In each of the spreads that follow, Greder focuses on one field of corporate power that oppresses the individual: now the focus changes to crowds and the use of charcoal for the loose monochromatic illustrations suggests the grubbiness of collective action. Business, military service, politics, religion. The bullying teacher morphs into the boss, the counsellor, the priest, the parent, the politician, the armed officer, the religious bigot, all yelling 'You are heading for failure', 'You will amount to nothing', 'do as you are told,' 'think like us, be like us,' 'Let the army make you a man,' 'Come to the Lord' and so many other instructions that they soon overlap, invade and begin to dominate the composition. Then finally back to the classroom. Notice the pointing fingers, accusing the reader, who is positioned like Thomas, as the object of their bullying, and compare it with the famous World War 1 poster with Lord Kitchener's message 'Your Country Needs You'.
Thomas starts out by telling us that he is not the child he once was, and yet as he emerges from all the shouting bigger on the page, surrounded by silent white space, full coloured like his toys and finally appearing less angry, he is more clearly than ever a child. The final full colour spread has him with a backpack, joining other full colour adults who are waiting to board a bus. It is not a school bus; perhaps it is a bus for travellers or tourists - although in the context of other picture books by Armin Greder, it is tempting to wonder whether they are refugees. Those in the foreground are shadowy and may not be travelling solely for pleasure.

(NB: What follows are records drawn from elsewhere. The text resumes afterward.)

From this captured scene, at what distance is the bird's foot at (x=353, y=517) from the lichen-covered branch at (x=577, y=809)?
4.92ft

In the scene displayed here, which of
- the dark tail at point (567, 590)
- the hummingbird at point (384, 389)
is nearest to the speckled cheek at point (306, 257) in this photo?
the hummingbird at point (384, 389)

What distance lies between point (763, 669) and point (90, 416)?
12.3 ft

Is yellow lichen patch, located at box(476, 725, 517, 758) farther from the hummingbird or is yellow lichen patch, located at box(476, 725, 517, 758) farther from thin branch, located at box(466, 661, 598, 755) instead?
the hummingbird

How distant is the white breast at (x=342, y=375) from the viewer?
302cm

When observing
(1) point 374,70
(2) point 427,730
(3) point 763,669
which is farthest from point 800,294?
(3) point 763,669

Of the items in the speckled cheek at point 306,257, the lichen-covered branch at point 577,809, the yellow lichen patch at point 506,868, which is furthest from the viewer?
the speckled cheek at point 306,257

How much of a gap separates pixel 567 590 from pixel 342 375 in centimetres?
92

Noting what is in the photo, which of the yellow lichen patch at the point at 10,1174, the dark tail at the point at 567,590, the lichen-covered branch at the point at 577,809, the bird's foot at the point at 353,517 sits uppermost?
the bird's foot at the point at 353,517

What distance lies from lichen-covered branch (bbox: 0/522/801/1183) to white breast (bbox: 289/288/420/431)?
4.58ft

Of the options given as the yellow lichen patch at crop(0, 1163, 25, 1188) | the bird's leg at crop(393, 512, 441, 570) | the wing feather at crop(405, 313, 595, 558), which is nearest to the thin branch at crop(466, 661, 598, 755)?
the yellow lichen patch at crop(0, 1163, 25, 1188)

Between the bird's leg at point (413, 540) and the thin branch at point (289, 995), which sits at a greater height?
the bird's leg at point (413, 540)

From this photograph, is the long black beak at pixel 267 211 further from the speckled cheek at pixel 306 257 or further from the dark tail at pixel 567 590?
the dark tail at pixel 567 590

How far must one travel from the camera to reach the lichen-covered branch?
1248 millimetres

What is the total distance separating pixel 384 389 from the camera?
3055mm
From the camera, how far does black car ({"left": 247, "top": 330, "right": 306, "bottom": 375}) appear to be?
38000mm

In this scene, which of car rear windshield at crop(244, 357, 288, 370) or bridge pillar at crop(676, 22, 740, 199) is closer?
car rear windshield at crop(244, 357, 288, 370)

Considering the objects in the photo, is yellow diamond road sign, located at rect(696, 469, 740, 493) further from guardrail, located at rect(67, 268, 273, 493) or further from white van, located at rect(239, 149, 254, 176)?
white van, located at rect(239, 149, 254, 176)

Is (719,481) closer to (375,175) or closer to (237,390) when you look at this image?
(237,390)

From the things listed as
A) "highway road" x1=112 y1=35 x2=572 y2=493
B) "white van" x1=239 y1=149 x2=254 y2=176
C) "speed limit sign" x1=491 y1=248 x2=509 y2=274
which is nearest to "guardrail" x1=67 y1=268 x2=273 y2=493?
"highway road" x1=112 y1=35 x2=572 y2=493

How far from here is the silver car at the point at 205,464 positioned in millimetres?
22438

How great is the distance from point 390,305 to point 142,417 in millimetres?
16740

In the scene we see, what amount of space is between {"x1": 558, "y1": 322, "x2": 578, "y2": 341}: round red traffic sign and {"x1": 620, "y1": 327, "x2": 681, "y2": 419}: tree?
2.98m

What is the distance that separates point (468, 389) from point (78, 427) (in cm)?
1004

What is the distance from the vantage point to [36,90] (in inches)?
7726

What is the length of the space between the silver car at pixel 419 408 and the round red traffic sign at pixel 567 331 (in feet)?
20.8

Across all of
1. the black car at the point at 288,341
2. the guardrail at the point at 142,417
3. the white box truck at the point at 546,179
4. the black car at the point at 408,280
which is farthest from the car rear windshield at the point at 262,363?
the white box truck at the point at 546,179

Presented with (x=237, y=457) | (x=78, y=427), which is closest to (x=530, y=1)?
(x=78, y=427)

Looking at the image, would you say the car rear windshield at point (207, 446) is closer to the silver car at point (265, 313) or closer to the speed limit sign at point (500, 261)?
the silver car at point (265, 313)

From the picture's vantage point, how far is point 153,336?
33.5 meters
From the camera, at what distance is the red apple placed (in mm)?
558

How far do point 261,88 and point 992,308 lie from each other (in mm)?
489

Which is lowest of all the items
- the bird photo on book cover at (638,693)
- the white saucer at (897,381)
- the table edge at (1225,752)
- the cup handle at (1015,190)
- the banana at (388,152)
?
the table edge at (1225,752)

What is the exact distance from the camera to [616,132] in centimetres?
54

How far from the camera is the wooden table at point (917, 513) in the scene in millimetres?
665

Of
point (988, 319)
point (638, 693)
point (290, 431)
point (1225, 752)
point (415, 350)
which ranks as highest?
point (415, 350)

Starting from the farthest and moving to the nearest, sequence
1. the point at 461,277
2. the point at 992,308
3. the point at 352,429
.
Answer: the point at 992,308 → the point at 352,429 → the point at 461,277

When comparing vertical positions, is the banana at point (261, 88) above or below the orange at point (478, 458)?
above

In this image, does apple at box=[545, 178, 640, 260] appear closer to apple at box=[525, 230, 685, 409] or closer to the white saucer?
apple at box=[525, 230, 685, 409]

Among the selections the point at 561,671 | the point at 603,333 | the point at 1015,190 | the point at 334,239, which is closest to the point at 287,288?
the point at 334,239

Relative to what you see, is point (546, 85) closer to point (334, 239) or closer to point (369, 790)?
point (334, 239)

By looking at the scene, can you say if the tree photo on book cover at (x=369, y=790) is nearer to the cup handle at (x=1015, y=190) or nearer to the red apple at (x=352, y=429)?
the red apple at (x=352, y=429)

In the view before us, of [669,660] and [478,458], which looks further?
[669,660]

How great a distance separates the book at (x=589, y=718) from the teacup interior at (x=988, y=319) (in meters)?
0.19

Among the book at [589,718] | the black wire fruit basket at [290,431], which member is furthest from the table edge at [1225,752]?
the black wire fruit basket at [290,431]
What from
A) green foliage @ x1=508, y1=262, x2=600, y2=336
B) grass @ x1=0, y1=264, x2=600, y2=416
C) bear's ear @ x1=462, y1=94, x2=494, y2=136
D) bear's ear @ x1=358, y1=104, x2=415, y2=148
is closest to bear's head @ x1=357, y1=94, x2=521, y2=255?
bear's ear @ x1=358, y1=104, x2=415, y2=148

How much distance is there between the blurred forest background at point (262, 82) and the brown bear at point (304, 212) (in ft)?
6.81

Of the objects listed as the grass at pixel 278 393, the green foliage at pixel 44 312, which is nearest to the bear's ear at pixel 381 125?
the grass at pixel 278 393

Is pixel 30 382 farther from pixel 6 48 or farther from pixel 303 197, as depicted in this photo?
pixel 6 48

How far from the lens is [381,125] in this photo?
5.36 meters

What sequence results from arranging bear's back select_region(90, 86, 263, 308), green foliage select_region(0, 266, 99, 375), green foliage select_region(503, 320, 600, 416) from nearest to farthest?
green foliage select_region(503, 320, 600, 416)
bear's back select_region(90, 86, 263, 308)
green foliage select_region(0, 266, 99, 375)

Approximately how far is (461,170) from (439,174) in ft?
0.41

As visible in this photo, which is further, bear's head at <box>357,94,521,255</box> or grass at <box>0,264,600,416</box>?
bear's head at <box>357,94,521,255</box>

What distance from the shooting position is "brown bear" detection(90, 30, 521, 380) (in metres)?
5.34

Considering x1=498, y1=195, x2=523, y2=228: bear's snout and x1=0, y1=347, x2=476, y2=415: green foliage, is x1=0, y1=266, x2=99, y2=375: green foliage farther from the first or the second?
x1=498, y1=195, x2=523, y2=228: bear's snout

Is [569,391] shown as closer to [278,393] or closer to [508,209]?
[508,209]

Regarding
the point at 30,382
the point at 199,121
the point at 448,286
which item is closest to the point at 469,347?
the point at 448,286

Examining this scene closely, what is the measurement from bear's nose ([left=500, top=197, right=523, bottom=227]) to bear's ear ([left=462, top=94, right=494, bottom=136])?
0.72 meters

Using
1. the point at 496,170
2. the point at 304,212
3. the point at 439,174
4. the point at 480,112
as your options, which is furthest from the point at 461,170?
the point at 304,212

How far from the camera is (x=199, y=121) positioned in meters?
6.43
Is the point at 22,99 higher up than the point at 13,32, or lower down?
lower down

Then, as mentioned above, the narrative comes full circle on page 32 with the wordless image of the toy school bus: a fascinating coda that ironically proposes school as a refuge from, rather than the instigator of, Thomas's suffering.
The overall construction of adolescence as a battle between child and adult at first aligns I Am Thomas with the reductive polemic of John Marsden's ‘Secret Men's Business’ and his Tomorrow series, but its resistance to any simple reading of childhood and the school as fields of play dramatises very powerfully Thomas's refusal to conform as a deferral, rather than a resolution, of meaning.